Quel plaisir de plonger à nouveau dans l’œuvre de Boris Vian, cet illustre trublion politico-poétique. Un spectacle musical fait de ses poésies choisies, interprétées avec engouement et saveurs, dites et jouées par deux compères convaincus et convaincants.
« Fêtard, musicien, poète, inventeur, bricoleur : l’illustre Boris Vian vous invite chez lui ! À travers sa poésie, il offre une vision authentique de sa vie, ses folies, ses maux et ses joies. Un spectacle poético-musical où l’amitié profonde et la sensibilité enflamment les poèmes de Boris Vian avec une bonne dose d’auto-dérision, pour rire, aussi, qui donne la sensation d’observer l’artiste en intense conversation avec lui-même. »
C’est le troisième spectacle que le musicien Guillaume Barre et le comédien Jonathan Perrein consacrent à Vian. Nous comprenons et partageons leur intérêt en savourant ce dernier opus rageur et caressant.
Ils ont puisé dans trois recueils de poésie : les fameux « Cent sonnets » de jeunesse, « Cantilène en gelées » et « Je voudrais pas crever » pour élaborer cette farandole de ricochets prosodiques aux rimes d’humour et d’impertinence, de mots en fleurs prenant parfois des atours de calembours. L’enchainement fluide des textes illustre avec sensibilité la langue âpre et colorée de Boris Vian, dans une ambiance musicale utilisant un vocodeur, une boite à rythmes aux sons aigres ou timbrés de graves profonds que la guitare sèche vient contrebalancer.

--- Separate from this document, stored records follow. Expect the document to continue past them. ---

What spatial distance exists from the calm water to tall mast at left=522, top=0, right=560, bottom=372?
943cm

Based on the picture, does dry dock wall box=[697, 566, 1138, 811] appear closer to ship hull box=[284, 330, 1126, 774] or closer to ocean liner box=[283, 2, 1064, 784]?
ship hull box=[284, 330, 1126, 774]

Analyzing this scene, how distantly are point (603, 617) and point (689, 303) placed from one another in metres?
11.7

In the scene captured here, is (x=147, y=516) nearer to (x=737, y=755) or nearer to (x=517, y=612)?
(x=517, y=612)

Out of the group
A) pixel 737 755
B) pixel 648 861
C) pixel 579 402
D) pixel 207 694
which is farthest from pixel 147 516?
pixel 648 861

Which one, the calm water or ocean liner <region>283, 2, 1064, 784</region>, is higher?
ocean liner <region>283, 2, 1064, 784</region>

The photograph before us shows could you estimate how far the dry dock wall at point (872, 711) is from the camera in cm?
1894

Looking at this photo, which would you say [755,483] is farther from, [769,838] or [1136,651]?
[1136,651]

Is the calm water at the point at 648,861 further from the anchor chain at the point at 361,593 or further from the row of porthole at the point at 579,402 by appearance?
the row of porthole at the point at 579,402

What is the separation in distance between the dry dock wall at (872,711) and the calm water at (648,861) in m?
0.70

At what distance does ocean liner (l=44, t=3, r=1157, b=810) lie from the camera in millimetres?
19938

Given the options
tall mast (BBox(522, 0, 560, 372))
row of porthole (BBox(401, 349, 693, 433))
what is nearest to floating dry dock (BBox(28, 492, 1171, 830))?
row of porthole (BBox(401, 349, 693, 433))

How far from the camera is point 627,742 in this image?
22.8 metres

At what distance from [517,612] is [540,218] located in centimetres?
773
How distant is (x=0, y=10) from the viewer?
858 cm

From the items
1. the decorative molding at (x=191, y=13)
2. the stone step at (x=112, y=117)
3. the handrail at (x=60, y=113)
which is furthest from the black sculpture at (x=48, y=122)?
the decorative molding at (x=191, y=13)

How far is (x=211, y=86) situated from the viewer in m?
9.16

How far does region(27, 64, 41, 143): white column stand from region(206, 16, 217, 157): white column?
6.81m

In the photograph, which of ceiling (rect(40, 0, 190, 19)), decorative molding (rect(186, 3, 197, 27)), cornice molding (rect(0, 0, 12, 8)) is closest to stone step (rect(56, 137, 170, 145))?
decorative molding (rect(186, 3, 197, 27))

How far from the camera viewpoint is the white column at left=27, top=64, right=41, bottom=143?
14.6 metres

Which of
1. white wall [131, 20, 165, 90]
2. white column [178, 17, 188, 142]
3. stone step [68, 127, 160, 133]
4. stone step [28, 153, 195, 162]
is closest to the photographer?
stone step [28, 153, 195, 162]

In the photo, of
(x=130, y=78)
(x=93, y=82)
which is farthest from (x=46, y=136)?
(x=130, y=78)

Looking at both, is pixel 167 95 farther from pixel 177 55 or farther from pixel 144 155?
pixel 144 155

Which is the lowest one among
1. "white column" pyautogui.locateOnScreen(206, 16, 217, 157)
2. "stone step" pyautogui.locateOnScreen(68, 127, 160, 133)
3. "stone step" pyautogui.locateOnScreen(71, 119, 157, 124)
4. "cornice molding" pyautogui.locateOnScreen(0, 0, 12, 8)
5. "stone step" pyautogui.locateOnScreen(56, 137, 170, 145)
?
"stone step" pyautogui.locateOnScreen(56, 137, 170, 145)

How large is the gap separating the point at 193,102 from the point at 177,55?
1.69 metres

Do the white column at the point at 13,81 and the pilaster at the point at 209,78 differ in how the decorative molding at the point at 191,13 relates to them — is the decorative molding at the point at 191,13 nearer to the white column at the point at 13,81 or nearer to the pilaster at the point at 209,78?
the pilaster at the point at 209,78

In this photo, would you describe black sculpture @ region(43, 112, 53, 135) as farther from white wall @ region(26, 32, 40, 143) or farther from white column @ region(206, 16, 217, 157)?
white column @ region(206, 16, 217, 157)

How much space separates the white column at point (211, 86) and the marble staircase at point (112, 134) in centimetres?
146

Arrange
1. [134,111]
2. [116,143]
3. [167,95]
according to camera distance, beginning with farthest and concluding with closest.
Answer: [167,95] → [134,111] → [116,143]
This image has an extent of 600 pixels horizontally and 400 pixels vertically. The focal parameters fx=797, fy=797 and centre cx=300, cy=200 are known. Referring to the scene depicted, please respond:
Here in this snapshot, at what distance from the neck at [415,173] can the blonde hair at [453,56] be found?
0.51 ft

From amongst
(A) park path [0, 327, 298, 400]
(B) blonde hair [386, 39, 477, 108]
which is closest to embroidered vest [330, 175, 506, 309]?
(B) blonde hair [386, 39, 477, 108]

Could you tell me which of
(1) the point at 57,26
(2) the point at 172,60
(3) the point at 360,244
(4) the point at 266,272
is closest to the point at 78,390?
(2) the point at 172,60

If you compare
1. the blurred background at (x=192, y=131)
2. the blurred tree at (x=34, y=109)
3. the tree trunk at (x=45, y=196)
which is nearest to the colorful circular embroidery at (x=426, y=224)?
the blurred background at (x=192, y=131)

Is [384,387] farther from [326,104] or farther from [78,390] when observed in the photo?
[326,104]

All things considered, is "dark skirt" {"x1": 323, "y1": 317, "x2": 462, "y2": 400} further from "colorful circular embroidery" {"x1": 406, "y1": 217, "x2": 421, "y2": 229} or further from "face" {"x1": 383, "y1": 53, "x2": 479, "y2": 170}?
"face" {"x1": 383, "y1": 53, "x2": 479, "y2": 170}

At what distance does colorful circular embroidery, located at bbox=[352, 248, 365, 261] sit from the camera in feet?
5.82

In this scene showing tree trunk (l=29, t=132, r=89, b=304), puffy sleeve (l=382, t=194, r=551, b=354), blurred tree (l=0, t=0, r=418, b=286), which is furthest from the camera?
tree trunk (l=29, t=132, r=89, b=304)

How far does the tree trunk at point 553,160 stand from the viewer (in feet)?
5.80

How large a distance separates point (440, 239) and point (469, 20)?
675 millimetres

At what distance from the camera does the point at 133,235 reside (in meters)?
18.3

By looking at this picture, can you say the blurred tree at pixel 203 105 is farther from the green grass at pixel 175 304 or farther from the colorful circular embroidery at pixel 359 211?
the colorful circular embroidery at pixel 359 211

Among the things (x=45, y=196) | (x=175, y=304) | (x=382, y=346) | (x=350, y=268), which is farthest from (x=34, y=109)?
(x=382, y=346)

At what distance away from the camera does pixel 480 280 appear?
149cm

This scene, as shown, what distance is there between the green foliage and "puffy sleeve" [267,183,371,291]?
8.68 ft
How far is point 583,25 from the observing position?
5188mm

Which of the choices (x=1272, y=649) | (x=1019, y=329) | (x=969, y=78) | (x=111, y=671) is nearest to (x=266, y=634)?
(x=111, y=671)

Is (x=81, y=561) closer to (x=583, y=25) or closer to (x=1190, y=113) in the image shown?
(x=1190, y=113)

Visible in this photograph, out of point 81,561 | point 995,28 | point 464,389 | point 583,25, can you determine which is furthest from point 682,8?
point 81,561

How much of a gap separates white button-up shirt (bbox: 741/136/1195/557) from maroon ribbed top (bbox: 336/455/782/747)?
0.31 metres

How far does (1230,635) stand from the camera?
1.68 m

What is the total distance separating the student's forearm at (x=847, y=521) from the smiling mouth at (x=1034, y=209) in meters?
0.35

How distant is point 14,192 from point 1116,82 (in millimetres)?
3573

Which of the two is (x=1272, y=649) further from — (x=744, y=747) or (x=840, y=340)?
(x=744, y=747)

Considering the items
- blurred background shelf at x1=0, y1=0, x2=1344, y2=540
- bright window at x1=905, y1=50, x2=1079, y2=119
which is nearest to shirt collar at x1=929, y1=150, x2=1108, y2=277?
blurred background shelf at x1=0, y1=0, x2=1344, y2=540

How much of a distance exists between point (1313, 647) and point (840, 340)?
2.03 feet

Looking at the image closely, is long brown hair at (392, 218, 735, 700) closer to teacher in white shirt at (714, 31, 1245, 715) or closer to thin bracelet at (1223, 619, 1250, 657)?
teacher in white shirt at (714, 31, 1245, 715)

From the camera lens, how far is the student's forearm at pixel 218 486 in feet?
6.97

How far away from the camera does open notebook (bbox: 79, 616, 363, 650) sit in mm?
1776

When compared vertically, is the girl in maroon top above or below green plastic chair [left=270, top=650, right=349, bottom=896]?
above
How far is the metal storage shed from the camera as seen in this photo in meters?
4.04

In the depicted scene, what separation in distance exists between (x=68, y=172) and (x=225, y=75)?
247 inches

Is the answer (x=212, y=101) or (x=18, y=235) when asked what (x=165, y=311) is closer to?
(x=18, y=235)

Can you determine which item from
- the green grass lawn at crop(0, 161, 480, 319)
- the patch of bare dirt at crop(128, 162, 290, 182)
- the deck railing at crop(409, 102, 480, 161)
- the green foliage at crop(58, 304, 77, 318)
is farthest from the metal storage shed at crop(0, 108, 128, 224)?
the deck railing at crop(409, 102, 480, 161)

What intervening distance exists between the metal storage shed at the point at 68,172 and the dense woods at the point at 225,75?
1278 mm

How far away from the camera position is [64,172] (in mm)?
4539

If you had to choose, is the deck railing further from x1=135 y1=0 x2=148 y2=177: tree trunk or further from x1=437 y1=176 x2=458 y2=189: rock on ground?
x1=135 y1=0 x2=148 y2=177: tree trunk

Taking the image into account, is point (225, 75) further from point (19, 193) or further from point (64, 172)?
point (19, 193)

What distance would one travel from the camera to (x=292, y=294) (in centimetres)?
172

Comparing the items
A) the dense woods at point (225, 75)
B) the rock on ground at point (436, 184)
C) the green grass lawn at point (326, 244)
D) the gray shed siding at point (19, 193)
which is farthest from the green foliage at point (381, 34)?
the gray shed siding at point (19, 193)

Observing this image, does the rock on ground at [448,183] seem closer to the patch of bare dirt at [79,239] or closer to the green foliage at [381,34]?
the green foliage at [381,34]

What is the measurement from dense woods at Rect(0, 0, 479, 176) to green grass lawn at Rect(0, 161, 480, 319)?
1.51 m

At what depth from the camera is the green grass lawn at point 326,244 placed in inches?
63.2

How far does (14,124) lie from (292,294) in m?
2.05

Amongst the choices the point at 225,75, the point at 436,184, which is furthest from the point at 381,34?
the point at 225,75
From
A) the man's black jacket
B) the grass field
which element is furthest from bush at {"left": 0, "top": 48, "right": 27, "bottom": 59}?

L’adaptation à la forme théâtrale se révèle judicieuse pour déverser le temps d’un temps cette tempête de perles et de bulles, de mots qui accrochent et enveloppent de velours la pensée poétique de l’un des plus iconoclastes des pataphysiciens, s’il en est. Le pastiche, la tristesse du désespoir comme la dérision sociale ou autocentrée y trouvent bonne place et témoignent des caractéristiques emblématiques des textes.
La mise en scène de Georgina Ridealgh et de Jonathan Perrein, vive et espiègle, attractive et chaleureuse, sait nous tenir en alerte. Des percées de beauté lumineuse et sautillante passe la rampe et charrient des sensations jusqu’à nous.
Guillaume Barre et Jonathan Perrein nous emmènent dans cette proposition curieuse baignée de sympathie complice. Ces deux-là nous cueillent et nous captivent, à la manière des aèdes d’antan venant surprendre les chalands pour leur dire l’essentiel, ici la poésie de Boris Vian.
Un spectacle idéal pour retrouver ou découvrir un aperçu gourmand de l’œuvre de Boris Vian. Accessible et détonant, voici un agréable moment de théâtre poétique et musical des plus inattendus. Je conseille vivement.
Spectacle vu le 1 avril 2024
Frédéric Perez
D’après les recueils de poésies de Boris Vian. Mise en scène de Georgina Ridealgh et Jonathan Perrein. Création musicale de Guillaume Barre.